OVER THE DECADES, Jane Fonda’s and Lily Tomlin’s careers have hopscotched through various social spheres and weathered political crises and middle-aged invisibility to return with a late-career renaissance during the streaming wars. On Grace and Frankie, Netflix’s longest-running original series, the final episodes of which air April 29, they play rivals turned besties when their husbands fall in love with each other. Meeting over Zoom, Fonda, 84, in full incognito soccer-mom regalia— sunglasses, a beanie, and an eggplant tracksuit she will zip up to her chin— is forthright about what she would and wouldn’t like to talk about; Tomlin, 82, in a brown jacket and chunky necklace, is more improvisational and circumspect.

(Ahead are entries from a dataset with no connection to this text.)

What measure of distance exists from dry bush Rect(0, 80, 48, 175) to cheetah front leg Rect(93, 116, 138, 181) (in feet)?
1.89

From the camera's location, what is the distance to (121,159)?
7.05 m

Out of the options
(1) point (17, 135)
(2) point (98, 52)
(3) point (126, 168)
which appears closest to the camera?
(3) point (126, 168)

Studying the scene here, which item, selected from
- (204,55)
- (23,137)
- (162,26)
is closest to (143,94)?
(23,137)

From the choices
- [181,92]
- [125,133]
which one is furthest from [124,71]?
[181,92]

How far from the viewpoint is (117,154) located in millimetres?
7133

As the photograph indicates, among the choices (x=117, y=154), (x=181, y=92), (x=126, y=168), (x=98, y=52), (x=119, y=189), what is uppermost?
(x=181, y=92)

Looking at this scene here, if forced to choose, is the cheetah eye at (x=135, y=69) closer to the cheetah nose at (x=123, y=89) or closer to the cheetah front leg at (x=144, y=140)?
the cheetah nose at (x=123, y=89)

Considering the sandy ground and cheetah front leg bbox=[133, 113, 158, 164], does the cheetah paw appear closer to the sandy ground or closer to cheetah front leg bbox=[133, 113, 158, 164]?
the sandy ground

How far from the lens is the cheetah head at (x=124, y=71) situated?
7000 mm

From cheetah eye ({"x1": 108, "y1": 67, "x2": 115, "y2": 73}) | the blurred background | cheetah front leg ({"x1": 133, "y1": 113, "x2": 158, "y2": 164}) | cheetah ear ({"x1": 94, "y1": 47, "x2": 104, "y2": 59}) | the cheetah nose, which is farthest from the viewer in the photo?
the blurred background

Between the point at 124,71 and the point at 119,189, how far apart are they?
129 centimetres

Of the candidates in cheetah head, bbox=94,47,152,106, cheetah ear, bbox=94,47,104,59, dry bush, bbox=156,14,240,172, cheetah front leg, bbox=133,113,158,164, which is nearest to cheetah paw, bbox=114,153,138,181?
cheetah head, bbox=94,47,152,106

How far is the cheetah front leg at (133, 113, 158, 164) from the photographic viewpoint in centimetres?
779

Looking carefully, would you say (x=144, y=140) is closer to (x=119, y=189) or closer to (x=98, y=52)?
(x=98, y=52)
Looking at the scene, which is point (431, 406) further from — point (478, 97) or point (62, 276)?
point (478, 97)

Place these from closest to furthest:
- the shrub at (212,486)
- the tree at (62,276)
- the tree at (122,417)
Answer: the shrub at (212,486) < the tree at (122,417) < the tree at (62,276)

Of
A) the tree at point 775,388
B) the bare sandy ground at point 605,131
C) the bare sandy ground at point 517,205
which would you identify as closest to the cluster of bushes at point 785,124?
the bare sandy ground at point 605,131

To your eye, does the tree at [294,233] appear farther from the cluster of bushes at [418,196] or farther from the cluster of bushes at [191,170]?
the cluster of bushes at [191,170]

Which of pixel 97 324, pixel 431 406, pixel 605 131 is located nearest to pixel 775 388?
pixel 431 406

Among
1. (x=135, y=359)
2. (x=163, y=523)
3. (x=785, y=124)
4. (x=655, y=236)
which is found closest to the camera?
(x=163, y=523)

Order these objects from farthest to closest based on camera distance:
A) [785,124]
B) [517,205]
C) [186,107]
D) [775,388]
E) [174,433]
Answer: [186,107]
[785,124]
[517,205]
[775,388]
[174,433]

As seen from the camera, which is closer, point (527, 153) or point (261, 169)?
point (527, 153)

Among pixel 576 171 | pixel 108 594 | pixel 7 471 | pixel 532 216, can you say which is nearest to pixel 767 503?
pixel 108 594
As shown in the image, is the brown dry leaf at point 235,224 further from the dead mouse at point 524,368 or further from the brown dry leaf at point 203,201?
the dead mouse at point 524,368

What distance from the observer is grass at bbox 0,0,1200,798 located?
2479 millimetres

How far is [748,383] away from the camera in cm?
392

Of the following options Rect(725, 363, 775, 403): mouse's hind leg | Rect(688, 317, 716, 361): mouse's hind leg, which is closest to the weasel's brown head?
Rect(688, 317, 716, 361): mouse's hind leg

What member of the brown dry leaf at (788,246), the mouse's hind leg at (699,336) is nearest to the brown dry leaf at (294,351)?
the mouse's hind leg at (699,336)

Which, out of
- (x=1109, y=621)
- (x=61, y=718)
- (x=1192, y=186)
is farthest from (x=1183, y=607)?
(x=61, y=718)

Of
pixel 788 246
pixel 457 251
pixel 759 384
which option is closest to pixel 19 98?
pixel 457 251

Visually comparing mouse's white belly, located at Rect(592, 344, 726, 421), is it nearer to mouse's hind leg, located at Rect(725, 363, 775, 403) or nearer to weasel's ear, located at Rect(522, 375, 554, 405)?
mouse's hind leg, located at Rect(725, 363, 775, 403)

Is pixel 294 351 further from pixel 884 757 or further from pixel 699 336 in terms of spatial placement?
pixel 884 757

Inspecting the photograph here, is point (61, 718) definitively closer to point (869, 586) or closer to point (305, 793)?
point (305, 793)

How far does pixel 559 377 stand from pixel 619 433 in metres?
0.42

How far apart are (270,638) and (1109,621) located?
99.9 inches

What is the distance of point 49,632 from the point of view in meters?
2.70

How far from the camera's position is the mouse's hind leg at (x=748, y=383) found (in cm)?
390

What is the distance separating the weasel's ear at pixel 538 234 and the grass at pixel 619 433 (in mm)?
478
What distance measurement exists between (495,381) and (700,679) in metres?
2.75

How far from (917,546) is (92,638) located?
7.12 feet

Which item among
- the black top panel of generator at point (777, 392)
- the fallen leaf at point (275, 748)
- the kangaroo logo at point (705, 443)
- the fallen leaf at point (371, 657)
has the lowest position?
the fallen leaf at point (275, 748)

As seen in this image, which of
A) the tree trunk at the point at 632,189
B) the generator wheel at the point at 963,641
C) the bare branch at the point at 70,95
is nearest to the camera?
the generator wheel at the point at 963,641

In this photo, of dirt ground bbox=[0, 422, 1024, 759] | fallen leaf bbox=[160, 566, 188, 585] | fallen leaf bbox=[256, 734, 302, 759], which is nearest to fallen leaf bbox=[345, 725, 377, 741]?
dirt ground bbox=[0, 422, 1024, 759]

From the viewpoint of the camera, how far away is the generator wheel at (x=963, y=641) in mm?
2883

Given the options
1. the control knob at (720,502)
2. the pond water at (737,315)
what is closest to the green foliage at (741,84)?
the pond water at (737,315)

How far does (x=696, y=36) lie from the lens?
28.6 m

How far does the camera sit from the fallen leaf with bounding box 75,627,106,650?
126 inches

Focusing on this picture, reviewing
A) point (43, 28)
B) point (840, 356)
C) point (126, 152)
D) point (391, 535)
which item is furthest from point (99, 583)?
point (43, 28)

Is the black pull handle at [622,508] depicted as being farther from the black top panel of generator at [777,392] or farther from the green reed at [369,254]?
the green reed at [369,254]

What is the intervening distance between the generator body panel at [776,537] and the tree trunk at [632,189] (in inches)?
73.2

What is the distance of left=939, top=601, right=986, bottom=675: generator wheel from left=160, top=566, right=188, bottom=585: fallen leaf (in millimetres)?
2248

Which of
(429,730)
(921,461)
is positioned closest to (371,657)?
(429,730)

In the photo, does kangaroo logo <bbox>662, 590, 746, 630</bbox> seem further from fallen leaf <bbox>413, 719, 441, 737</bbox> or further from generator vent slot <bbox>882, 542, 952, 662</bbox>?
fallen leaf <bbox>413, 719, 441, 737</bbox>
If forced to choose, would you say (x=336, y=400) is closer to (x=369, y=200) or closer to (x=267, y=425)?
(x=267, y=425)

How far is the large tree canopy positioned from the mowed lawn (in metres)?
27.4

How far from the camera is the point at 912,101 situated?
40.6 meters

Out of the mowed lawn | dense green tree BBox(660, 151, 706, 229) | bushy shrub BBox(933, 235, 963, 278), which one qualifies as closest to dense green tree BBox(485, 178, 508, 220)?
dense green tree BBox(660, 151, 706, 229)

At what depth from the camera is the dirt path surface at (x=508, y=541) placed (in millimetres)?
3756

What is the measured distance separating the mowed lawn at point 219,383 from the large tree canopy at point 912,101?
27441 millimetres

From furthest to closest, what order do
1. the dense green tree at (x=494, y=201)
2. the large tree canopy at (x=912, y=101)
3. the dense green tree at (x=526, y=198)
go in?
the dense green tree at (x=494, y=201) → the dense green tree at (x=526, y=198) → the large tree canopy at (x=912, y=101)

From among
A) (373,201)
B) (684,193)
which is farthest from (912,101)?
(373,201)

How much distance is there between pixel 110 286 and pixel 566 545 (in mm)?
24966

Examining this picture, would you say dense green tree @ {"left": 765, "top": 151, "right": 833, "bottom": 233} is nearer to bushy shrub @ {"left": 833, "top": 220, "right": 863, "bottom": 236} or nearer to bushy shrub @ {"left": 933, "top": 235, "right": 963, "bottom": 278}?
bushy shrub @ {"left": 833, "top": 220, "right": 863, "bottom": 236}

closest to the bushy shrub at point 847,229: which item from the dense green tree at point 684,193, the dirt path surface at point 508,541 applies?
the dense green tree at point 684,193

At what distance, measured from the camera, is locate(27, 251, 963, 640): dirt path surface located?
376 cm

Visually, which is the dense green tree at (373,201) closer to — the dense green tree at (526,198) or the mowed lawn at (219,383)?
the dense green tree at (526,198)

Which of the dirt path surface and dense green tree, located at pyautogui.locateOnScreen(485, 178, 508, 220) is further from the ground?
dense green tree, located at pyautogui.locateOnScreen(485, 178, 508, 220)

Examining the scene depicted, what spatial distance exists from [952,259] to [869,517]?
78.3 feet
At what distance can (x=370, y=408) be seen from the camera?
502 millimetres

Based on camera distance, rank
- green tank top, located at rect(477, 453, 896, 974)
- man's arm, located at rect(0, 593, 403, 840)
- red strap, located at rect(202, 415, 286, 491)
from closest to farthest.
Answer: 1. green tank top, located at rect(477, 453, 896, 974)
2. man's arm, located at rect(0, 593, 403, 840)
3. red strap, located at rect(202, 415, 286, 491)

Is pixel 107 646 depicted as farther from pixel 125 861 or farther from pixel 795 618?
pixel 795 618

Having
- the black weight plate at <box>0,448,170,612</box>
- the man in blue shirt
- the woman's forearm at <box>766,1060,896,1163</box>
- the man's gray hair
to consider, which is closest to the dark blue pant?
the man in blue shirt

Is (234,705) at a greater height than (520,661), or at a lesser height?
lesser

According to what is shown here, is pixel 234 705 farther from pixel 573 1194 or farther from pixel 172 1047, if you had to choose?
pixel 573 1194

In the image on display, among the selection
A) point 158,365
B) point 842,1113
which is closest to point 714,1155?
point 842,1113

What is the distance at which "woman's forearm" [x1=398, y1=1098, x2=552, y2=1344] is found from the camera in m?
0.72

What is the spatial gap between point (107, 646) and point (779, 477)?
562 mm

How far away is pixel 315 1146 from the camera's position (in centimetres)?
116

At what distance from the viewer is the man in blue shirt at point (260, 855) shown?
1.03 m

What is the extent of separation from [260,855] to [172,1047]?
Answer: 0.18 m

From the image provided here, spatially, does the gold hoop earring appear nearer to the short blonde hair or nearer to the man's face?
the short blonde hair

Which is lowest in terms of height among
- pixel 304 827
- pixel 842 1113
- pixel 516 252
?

Fonda has described her life as being determined in some part by men (her father, her husbands), but onscreen, she feels most herself with Tomlin as her closest conspirator.

Who would you slap at the Oscars if you had a chance?

LILY TOMLIN: I’m not too good at slapping. I wouldn’t.

JANE FONDA: I wouldn’t slap anybody at the Oscars. There’s people I’d slap somewhere else.

What do you think about the entire situation?